::: Stored rows :::

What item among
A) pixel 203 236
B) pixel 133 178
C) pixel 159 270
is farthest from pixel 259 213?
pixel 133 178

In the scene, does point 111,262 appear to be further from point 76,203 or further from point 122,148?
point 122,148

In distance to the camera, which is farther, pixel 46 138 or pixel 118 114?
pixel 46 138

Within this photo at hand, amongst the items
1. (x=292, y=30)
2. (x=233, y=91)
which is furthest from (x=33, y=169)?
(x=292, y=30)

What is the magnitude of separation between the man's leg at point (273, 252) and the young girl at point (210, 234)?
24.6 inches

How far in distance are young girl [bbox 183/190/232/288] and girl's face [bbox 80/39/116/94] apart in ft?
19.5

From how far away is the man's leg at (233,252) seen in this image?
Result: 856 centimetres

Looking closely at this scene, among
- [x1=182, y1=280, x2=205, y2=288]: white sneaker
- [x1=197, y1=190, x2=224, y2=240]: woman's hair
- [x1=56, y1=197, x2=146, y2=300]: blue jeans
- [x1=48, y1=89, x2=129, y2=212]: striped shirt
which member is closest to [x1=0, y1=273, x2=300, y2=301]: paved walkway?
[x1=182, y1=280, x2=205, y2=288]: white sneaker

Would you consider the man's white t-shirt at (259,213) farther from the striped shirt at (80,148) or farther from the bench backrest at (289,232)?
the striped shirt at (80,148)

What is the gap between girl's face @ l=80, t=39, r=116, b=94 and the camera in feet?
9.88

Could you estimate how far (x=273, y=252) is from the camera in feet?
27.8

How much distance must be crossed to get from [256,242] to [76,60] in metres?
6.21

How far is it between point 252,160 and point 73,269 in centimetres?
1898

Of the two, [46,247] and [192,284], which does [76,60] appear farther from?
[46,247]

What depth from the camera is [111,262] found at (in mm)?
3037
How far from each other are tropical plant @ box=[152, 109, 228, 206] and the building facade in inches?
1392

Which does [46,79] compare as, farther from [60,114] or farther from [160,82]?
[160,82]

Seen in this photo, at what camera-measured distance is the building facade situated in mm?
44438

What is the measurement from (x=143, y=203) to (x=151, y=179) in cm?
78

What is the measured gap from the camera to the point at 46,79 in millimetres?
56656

:::

**Work to be completed**. Copy all of the data above word for word, line by line, without changing anything.

**Solved exercise**.
What item among
A) pixel 203 236
B) pixel 133 178
C) pixel 159 270
is farthest from pixel 259 213?
pixel 133 178

In the scene, does point 111,262 appear to be further from point 76,203 or further from point 122,148?
point 122,148

In distance to the camera, which is farther, pixel 46 138 or pixel 118 114?
pixel 46 138

Within this photo at hand, amongst the items
1. (x=292, y=30)
2. (x=233, y=91)
which is furthest from (x=33, y=169)?
(x=292, y=30)

What is the magnitude of separation between the man's leg at point (273, 252) and the young girl at point (210, 234)?
24.6 inches

How far in distance are young girl [bbox 183/190/232/288] and girl's face [bbox 80/39/116/94] apart in ft?
19.5

From how far away is the man's leg at (233,252) seen in this image?
Result: 856 centimetres

Looking closely at this scene, among
- [x1=182, y1=280, x2=205, y2=288]: white sneaker
- [x1=197, y1=190, x2=224, y2=240]: woman's hair
- [x1=56, y1=197, x2=146, y2=300]: blue jeans
- [x1=48, y1=89, x2=129, y2=212]: striped shirt
which member is closest to [x1=0, y1=273, x2=300, y2=301]: paved walkway?
[x1=182, y1=280, x2=205, y2=288]: white sneaker

Would you consider the man's white t-shirt at (259,213) farther from the striped shirt at (80,148) or farther from the bench backrest at (289,232)?
the striped shirt at (80,148)

What is the gap between girl's face @ l=80, t=39, r=116, b=94 and the camera in feet?
9.88

Could you estimate how far (x=273, y=252) is from the camera in feet?
27.8

How much distance must be crossed to get from [256,242] to [76,60] in metres?
6.21

How far is it between point 252,160 and point 73,269 in centimetres?
1898

Of the two, [46,247] and [192,284], which does [76,60] appear farther from?
[46,247]

What depth from the camera is [111,262] found at (in mm)?
3037
How far from each other are tropical plant @ box=[152, 109, 228, 206] and the building facade in inches?
1392

Which does [46,79] compare as, farther from [60,114] or farther from [160,82]?
[160,82]

Seen in this photo, at what camera-measured distance is the building facade situated in mm?
44438

What is the measurement from (x=143, y=203) to (x=151, y=179) in cm?
78

What is the measured gap from the camera to the point at 46,79 in millimetres?
56656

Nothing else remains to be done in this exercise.